Thanthiya flays officials for finding fault with RTI activists
Visakhapatnam: State Information Commissioner Lam Thanthiya Kumari fumed at all those officials who were frequently pin-pointing the nature and scope...
Visakhapatnam: State Information Commissioner Lam Thanthiya Kumari fumed at all those officials who were frequently pin-pointing the nature and scope of Right To Information (RTI) Act and criticism against information sought by consumers, instead of honouring the Act as a ‘boon’ for citizens to get correct information.
The Commissioner was addressing a large gathering of students, teachers and RTI activists at a two-day UGC national workshop on ‘Awareness and interaction on RTI Act’ organised by the 153-year-old Mrs AVN College here on Thursday.
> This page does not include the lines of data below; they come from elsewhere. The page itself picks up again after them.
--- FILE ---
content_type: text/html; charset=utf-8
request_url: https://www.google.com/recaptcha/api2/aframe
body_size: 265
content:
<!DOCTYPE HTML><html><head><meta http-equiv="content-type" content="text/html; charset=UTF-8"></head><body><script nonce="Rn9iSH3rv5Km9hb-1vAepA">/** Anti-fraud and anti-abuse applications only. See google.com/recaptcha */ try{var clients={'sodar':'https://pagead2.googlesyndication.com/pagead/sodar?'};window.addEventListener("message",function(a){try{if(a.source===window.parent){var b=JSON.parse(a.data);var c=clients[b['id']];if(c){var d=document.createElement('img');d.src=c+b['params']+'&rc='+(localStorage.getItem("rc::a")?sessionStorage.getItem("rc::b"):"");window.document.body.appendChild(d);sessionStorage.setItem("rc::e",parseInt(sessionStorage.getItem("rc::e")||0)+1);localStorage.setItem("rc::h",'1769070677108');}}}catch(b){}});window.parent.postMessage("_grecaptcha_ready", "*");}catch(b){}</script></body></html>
In her inaugural address, she thundered why so many authorities without respecting the RTI Act on par with other Acts in force, often criticise the information sought by consumers as ‘most vague and age old.’
Stating that nobody questions the nature of other Acts which are in force except RTI Act, the Commissioner asked the authorities to first learn to respect the RTI Act adding that there is nothing wrong in seeking even the age old known facts. “We are honouring you the officials heading the departments by designating you as Appellate Authority and RTI PRO but you people never respect the Act which is wrong on your part,” she maintained.
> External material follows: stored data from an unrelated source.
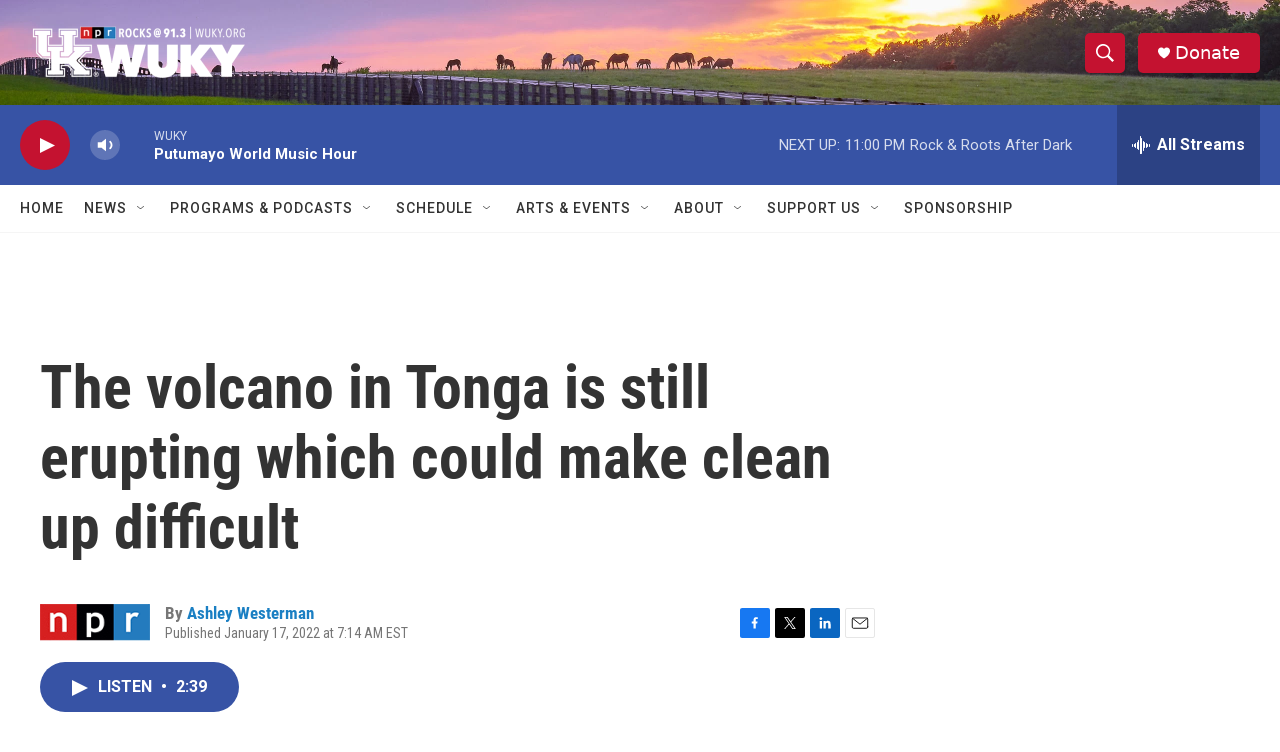

--- FILE ---
content_type: text/html; charset=utf-8
request_url: https://www.google.com/recaptcha/api2/aframe
body_size: 268
content:
<!DOCTYPE HTML><html><head><meta http-equiv="content-type" content="text/html; charset=UTF-8"></head><body><script nonce="-LRMHmxgw5kc_RNlJSPBIA">/** Anti-fraud and anti-abuse applications only. See google.com/recaptcha */ try{var clients={'sodar':'https://pagead2.googlesyndication.com/pagead/sodar?'};window.addEventListener("message",function(a){try{if(a.source===window.parent){var b=JSON.parse(a.data);var c=clients[b['id']];if(c){var d=document.createElement('img');d.src=c+b['params']+'&rc='+(localStorage.getItem("rc::a")?sessionStorage.getItem("rc::b"):"");window.document.body.appendChild(d);sessionStorage.setItem("rc::e",parseInt(sessionStorage.getItem("rc::e")||0)+1);localStorage.setItem("rc::h",'1768794670244');}}}catch(b){}});window.parent.postMessage("_grecaptcha_ready", "*");}catch(b){}</script></body></html>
Indirectly pointing out that the critical observation made by the Andhra University Registrar Prof. K Rama Mohana Rao that an applicant had asked him to provide information of how many students had passed so far since 1940 in all streams from Andhra University and how many had secured first class and second class, the Commissioner has sharply reacted and questioned what was wrong in asking such information. She said that a parent might have been interested in knowing the functioning of the university in terms of its success rate and there are about 1,100 cases kept pending only with regard to examination papers of various universities.
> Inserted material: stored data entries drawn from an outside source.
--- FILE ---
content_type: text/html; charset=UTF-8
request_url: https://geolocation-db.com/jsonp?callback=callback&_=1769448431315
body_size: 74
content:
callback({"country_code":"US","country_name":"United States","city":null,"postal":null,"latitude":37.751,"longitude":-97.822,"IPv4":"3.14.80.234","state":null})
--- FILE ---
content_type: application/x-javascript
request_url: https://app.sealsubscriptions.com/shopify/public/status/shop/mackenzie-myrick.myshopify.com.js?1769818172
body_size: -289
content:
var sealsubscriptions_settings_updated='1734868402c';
“There are so many cases with us that a student is shown failed with minimum marks in a subject but after revaluation, the same candidate secures more than 70 marks. How has it happened?” she asked.
When the Appellate authorities failed to provide information sought for the benefit of students there is every possibility of them becoming criminals, she cautioned. Without burdening the university Vice Chancellor or Registrar, the varsity can appoint a PRO exclusively to attend to the RTI work and many educational institutions have not even displayed boards of the Act which is mandatory, she added.